Artificial intelligence is being used more widely in healthcare, but a new study suggests it may not be as reliable as it appears, especially in how it “thinks” through a case.
Researchers from Mass General Brigham tested 21 large AI models, including ChatGPT, Gemini, Claude, Grok and DeepSeek, by asking them to act like doctors across 29 clinical cases.
The findings, published in JAMA Network Open, show a clear gap. When given complete patient information, the models arrived at the correct final diagnosis more than 90% of the time.
But when researchers looked at the step-by-step reasoning, such as listing possible causes and deciding what tests to run, the models performed poorly. In fact, they failed to produce an appropriate list of possible diagnoses more than 80% of the time.
This means that while AI may land on the right answer, it often struggles with the process doctors rely on, a key part of safe medical care.
"These models are great at naming a final diagnosis once the data is complete, but they struggle at the open-ended start of a case, when there isn't much information," said Arya Rao, lead author and researcher.
To understand this better, researchers used a new scoring system that assessed different stages of diagnosis, from early thinking to treatment decisions.
Scores ranged from 64% for Gemini 1.5 Flash to 78% for newer models like Grok 4 and GPT-5, showing uneven performance.
In simple terms, researchers found that while the latest tools could give the correct final diagnosis, they struggled with the earlier steps of thinking through a case.
They had difficulty listing possible causes and dealing with
uncertainty.
The study also found that AI improved when given more data, such as lab results and scans. But in real life, doctors rarely have all the information upfront.
Researchers warn that this gap could make AI misleading in many real-world situations, particularly in early diagnosis when uncertainty is highest.
For example, models like GPT-4o, Claude, and DeepSeek were clearly more accurate when asked for a final diagnosis than when asked what tests to run or what conditions to consider first.

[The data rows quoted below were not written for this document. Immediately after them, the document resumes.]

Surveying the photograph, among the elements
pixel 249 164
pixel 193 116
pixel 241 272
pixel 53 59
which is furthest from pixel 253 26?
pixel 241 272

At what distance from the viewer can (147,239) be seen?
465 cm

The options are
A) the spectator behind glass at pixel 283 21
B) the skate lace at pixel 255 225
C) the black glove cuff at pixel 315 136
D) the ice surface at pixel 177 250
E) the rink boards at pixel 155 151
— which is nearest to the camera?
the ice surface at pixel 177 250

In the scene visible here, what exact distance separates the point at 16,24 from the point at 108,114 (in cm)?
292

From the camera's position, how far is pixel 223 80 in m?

Among all tasks, listing possible causes (an early and critical step) was where AI performed the worst.
Tasks like deciding on treatment or handling mixed clinical questions fell somewhere in between not the best, but not the worst either.
The study also looked at whether AI performs better when given images, such as X-rays, CT scans, or heart readings, instead of just text.
Some models, including GPT-4.5, Claude, Gemini, and Grok, did slightly better when images were included.
But this was not true for all models. Overall, performance with images was inconsistent, while text-based questions gave more stable results.
“AI is not ready to replace doctors,” said Dr Marc Succi. “It can support them, but only with close oversight.”
AI can assist, but human judgment remains essential, especially when it comes to thinking through a diagnosis, not just naming it.
The study concluded that although newer versions are improving, these AI tools are still not reliable enough to be used safely on their own in healthcare.
They continue to fall short when it comes to thinking like a doctor.